King's Chef Diner, the longtime downtown favorite known for its comfort food and with locations at 110 E. Costilla St. and 131 E. Bijou St., isn't operating at full capacity.
But owner Gary Geiser said the reduced capacity helped the restaurant's Bijou Street location focus on quality over quantity when it came to serving customers.
"To make sure that the customer is really well taken care of, we have to do extra sanitizing in between the table turns," Geiser said. "So it just kind of took a new mindset approach and that's really seem to do well."
Despite the service improvements, Geiser said he's operating with reduced hours and that's in no small part because of a struggle to find workers.
The refrain is common among business owners, including Richard Skorman, whose Poor Richard's complex on North Tejon features a book store, toy shop, cafe and restaurant.
Skorman said he has had to compete with Uber, Amazon and DoorDash when it came to finding workers.
"The issue is the amount of opportunities," Skorman said.
Finding consistent daycare during frequent quarantine closures at schools also was a challenge for working parents, Skorman said.
While Skorman also suffered from the lack of downtown foot traffic from office workers, he's seen a silver lining with an increased interest among book buyers.
"Because of COVID, there is computer fatigue," Skorman said. "There's a burnout factor with Kindles and that’s very encouraging for us expanding our new books."
On downtown's south side, owner Ari Howard said business at her Streetcar520 restaurant at 520 S. Tejon St. is on the upswing.
"It's light-years better than it was this time last year, that's for sure," she said.
Like other restaurateurs and retailers, Howard said the pandemic gave her a chance to step back and reevaluate her business — and she made changes.
With profits razor thin for restaurants, many owners rely on liquor sales to boost revenues, she said.
Lunches, however, were a money loser, Howard said.

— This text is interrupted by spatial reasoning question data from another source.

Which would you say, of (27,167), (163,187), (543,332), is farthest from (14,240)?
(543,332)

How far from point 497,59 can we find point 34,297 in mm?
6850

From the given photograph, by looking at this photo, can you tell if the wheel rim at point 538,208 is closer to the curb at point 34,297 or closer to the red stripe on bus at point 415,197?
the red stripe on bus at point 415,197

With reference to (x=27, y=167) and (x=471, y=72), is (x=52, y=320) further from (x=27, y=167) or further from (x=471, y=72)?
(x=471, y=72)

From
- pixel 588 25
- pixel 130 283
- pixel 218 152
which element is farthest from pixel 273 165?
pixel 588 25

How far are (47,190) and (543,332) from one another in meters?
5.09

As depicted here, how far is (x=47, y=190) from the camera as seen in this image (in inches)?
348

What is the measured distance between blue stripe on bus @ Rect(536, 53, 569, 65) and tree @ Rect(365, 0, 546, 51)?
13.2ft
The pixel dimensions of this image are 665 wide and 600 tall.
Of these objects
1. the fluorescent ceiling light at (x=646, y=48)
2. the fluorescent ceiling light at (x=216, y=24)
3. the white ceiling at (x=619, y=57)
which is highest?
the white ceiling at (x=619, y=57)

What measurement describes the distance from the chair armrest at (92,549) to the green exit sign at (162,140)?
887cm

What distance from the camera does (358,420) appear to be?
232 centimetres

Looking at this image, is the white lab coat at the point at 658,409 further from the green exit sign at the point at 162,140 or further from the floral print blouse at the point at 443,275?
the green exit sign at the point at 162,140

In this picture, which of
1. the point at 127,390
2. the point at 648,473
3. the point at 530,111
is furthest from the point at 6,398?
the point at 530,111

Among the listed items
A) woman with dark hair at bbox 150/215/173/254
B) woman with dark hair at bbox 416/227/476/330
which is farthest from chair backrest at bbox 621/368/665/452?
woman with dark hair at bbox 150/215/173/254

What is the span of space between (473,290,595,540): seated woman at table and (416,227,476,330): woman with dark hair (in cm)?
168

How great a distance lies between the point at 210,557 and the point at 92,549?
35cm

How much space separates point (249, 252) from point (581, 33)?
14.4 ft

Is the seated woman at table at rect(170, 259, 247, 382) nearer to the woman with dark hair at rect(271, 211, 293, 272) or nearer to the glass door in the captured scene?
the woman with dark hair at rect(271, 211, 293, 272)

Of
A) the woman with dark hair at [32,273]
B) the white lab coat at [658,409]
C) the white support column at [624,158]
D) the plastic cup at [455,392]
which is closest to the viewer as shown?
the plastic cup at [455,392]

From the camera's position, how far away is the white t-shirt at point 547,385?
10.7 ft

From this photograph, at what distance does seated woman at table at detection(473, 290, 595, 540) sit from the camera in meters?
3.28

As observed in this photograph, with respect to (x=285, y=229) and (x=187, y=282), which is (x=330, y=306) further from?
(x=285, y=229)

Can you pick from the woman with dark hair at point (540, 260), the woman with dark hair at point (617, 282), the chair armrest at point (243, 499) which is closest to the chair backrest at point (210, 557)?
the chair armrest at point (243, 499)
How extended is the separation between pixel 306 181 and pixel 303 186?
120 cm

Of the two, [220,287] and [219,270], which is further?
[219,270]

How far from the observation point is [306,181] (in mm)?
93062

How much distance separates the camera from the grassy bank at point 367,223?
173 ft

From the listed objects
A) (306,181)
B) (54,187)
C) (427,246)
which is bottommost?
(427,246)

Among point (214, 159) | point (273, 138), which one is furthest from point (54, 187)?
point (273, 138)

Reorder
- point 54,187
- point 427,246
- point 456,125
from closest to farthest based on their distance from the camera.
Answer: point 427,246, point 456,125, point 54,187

Her lunch crowd was more apt to drink ice tea than cocktails, yet her labor and operating costs were the same as during dinner.
As a result, she scrapped lunch. Streetcar520 now serves only dinner seven days a week, along with brunch on Saturdays and Sundays.
Because she no longer serves lunch, she doesn't necessarily rely on daytime office workers as customers. Howard, however, has found a new group of customers.
She signed a sponsorship and marketing agreement with Weidner Field, the multiuse stadium at nearby Cimarron and Sahwatch streets. It opened in May and hosts Colorado Springs Switchbacks soccer games, concerts and other events.
Weidner Field is just a seven-minute walk from Streetcar520, and Howard's deal with the venue advertises her restaurant on digital signs and as part of public address announcements. In turn, she offers drink promotions for Switchbacks season-ticket holders and one-time attendees.
The deal has been a success, and she's seen "a huge influx" of first-time customers who have come downtown to the venue from other parts of the city, Howard said.
Howard also is looking forward to the planned development of more than 1,000 apartments around the stadium as proposed by Weidner Apartment Homes of suburban Seattle, the stadium's co-owner.
Those apartments would join other nearby multifamily projects opened in recent years, such as The Mae on Cascade, Casa Mundi and Blue Dot Place.
The stadium, new apartments and other development taking place on downtown's south side have given Howard hope for the future that might have been quashed because of the pandemic.
She's now negotiated another 10 years on her lease, but she wouldn't have done so if not for Weidner Field, the new downtown U.S. Olympic & Paralympic Museum that opened in July 2020 and the planned apartments.
"I always knew that this end of downtown had so much untapped potential and that soon, someday, somebody in the community would tap into it," Howard said. "And it finally happened."